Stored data
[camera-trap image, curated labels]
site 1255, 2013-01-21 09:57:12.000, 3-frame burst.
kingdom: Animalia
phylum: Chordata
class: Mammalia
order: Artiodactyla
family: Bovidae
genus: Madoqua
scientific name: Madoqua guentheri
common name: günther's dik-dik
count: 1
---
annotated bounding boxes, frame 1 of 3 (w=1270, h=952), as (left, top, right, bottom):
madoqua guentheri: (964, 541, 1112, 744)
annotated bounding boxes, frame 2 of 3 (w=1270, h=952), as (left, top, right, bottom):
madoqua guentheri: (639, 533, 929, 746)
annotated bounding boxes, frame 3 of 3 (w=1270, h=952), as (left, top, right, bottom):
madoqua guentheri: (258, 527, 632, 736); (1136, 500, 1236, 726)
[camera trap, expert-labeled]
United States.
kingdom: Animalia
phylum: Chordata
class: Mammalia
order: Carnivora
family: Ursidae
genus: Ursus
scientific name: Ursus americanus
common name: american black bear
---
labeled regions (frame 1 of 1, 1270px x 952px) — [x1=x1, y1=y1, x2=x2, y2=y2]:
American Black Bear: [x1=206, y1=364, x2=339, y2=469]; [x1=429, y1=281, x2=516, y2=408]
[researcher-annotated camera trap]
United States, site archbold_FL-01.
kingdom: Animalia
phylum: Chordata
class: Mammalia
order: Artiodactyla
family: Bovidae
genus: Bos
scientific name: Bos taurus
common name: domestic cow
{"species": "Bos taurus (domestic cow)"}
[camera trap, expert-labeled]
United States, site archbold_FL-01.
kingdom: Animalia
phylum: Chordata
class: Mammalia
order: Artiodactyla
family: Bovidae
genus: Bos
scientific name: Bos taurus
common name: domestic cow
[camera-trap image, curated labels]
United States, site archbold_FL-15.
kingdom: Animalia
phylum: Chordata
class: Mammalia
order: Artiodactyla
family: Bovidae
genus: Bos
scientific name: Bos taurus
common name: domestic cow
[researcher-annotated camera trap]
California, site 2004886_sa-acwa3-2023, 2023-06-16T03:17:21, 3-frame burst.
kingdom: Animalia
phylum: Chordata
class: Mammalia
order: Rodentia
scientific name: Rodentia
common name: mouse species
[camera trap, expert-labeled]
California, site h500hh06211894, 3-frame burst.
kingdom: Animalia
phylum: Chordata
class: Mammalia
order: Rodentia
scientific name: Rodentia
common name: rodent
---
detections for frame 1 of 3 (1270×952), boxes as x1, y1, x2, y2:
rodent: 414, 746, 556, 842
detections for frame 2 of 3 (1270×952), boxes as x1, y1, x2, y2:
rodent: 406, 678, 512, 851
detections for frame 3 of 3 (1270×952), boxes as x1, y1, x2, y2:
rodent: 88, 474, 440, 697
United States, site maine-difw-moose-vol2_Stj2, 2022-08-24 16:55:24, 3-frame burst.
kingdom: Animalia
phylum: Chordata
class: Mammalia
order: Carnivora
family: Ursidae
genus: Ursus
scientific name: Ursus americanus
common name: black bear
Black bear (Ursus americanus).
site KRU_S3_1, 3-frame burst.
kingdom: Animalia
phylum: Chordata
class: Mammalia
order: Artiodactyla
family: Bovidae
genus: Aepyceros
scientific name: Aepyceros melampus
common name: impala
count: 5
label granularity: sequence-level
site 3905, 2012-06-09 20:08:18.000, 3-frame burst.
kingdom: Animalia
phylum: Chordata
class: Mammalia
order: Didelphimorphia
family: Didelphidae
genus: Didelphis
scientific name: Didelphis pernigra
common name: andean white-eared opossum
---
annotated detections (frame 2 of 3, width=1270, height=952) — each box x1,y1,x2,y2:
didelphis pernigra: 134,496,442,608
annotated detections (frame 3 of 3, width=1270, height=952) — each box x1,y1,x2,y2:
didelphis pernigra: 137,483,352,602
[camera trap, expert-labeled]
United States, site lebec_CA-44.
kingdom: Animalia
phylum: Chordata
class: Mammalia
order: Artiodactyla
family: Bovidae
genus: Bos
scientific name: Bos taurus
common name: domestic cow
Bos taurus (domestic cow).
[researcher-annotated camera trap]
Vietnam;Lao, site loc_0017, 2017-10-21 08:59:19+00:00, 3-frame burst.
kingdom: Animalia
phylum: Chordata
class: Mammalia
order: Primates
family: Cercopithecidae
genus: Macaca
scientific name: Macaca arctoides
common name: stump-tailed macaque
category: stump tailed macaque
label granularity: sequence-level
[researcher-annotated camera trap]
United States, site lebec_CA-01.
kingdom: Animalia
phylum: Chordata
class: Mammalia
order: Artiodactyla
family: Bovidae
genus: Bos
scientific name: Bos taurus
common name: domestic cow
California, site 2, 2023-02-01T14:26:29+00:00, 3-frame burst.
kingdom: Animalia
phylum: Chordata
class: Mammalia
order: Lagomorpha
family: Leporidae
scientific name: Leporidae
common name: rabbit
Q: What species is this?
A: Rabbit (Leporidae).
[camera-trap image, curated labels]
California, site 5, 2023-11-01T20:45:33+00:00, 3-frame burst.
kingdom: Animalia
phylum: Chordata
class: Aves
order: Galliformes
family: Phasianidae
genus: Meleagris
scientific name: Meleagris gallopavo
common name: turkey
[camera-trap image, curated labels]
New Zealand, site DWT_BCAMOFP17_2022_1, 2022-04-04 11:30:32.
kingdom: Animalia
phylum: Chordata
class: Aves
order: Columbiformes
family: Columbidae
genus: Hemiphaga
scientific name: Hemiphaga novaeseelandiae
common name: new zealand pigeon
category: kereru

#### WHAT TO WORK ON
Copy all of the entries above exactly as shown.

#### TASK RESULT
[camera-trap image, curated labels]
site 1255, 2013-01-21 09:57:12.000, 3-frame burst.
kingdom: Animalia
phylum: Chordata
class: Mammalia
order: Artiodactyla
family: Bovidae
genus: Madoqua
scientific name: Madoqua guentheri
common name: günther's dik-dik
count: 1
---
annotated bounding boxes, frame 1 of 3 (w=1270, h=952), as (left, top, right, bottom):
madoqua guentheri: (964, 541, 1112, 744)
annotated bounding boxes, frame 2 of 3 (w=1270, h=952), as (left, top, right, bottom):
madoqua guentheri: (639, 533, 929, 746)
annotated bounding boxes, frame 3 of 3 (w=1270, h=952), as (left, top, right, bottom):
madoqua guentheri: (258, 527, 632, 736); (1136, 500, 1236, 726)
[camera trap, expert-labeled]
United States.
kingdom: Animalia
phylum: Chordata
class: Mammalia
order: Carnivora
family: Ursidae
genus: Ursus
scientific name: Ursus americanus
common name: american black bear
---
labeled regions (frame 1 of 1, 1270px x 952px) — [x1=x1, y1=y1, x2=x2, y2=y2]:
American Black Bear: [x1=206, y1=364, x2=339, y2=469]; [x1=429, y1=281, x2=516, y2=408]
[researcher-annotated camera trap]
United States, site archbold_FL-01.
kingdom: Animalia
phylum: Chordata
class: Mammalia
order: Artiodactyla
family: Bovidae
genus: Bos
scientific name: Bos taurus
common name: domestic cow
{"species": "Bos taurus (domestic cow)"}
[camera trap, expert-labeled]
United States, site archbold_FL-01.
kingdom: Animalia
phylum: Chordata
class: Mammalia
order: Artiodactyla
family: Bovidae
genus: Bos
scientific name: Bos taurus
common name: domestic cow
[camera-trap image, curated labels]
United States, site archbold_FL-15.
kingdom: Animalia
phylum: Chordata
class: Mammalia
order: Artiodactyla
family: Bovidae
genus: Bos
scientific name: Bos taurus
common name: domestic cow
[researcher-annotated camera trap]
California, site 2004886_sa-acwa3-2023, 2023-06-16T03:17:21, 3-frame burst.
kingdom: Animalia
phylum: Chordata
class: Mammalia
order: Rodentia
scientific name: Rodentia
common name: mouse species
[camera trap, expert-labeled]
California, site h500hh06211894, 3-frame burst.
kingdom: Animalia
phylum: Chordata
class: Mammalia
order: Rodentia
scientific name: Rodentia
common name: rodent
---
detections for frame 1 of 3 (1270×952), boxes as x1, y1, x2, y2:
rodent: 414, 746, 556, 842
detections for frame 2 of 3 (1270×952), boxes as x1, y1, x2, y2:
rodent: 406, 678, 512, 851
detections for frame 3 of 3 (1270×952), boxes as x1, y1, x2, y2:
rodent: 88, 474, 440, 697
United States, site maine-difw-moose-vol2_Stj2, 2022-08-24 16:55:24, 3-frame burst.
kingdom: Animalia
phylum: Chordata
class: Mammalia
order: Carnivora
family: Ursidae
genus: Ursus
scientific name: Ursus americanus
common name: black bear
Black bear (Ursus americanus).
site KRU_S3_1, 3-frame burst.
kingdom: Animalia
phylum: Chordata
class: Mammalia
order: Artiodactyla
family: Bovidae
genus: Aepyceros
scientific name: Aepyceros melampus
common name: impala
count: 5
label granularity: sequence-level
site 3905, 2012-06-09 20:08:18.000, 3-frame burst.
kingdom: Animalia
phylum: Chordata
class: Mammalia
order: Didelphimorphia
family: Didelphidae
genus: Didelphis
scientific name: Didelphis pernigra
common name: andean white-eared opossum
---
annotated detections (frame 2 of 3, width=1270, height=952) — each box x1,y1,x2,y2:
didelphis pernigra: 134,496,442,608
annotated detections (frame 3 of 3, width=1270, height=952) — each box x1,y1,x2,y2:
didelphis pernigra: 137,483,352,602
[camera trap, expert-labeled]
United States, site lebec_CA-44.
kingdom: Animalia
phylum: Chordata
class: Mammalia
order: Artiodactyla
family: Bovidae
genus: Bos
scientific name: Bos taurus
common name: domestic cow
Bos taurus (domestic cow).
[researcher-annotated camera trap]
Vietnam;Lao, site loc_0017, 2017-10-21 08:59:19+00:00, 3-frame burst.
kingdom: Animalia
phylum: Chordata
class: Mammalia
order: Primates
family: Cercopithecidae
genus: Macaca
scientific name: Macaca arctoides
common name: stump-tailed macaque
category: stump tailed macaque
label granularity: sequence-level
[researcher-annotated camera trap]
United States, site lebec_CA-01.
kingdom: Animalia
phylum: Chordata
class: Mammalia
order: Artiodactyla
family: Bovidae
genus: Bos
scientific name: Bos taurus
common name: domestic cow
California, site 2, 2023-02-01T14:26:29+00:00, 3-frame burst.
kingdom: Animalia
phylum: Chordata
class: Mammalia
order: Lagomorpha
family: Leporidae
scientific name: Leporidae
common name: rabbit
Q: What species is this?
A: Rabbit (Leporidae).
[camera-trap image, curated labels]
California, site 5, 2023-11-01T20:45:33+00:00, 3-frame burst.
kingdom: Animalia
phylum: Chordata
class: Aves
order: Galliformes
family: Phasianidae
genus: Meleagris
scientific name: Meleagris gallopavo
common name: turkey
[camera-trap image, curated labels]
New Zealand, site DWT_BCAMOFP17_2022_1, 2022-04-04 11:30:32.
kingdom: Animalia
phylum: Chordata
class: Aves
order: Columbiformes
family: Columbidae
genus: Hemiphaga
scientific name: Hemiphaga novaeseelandiae
common name: new zealand pigeon
category: kereru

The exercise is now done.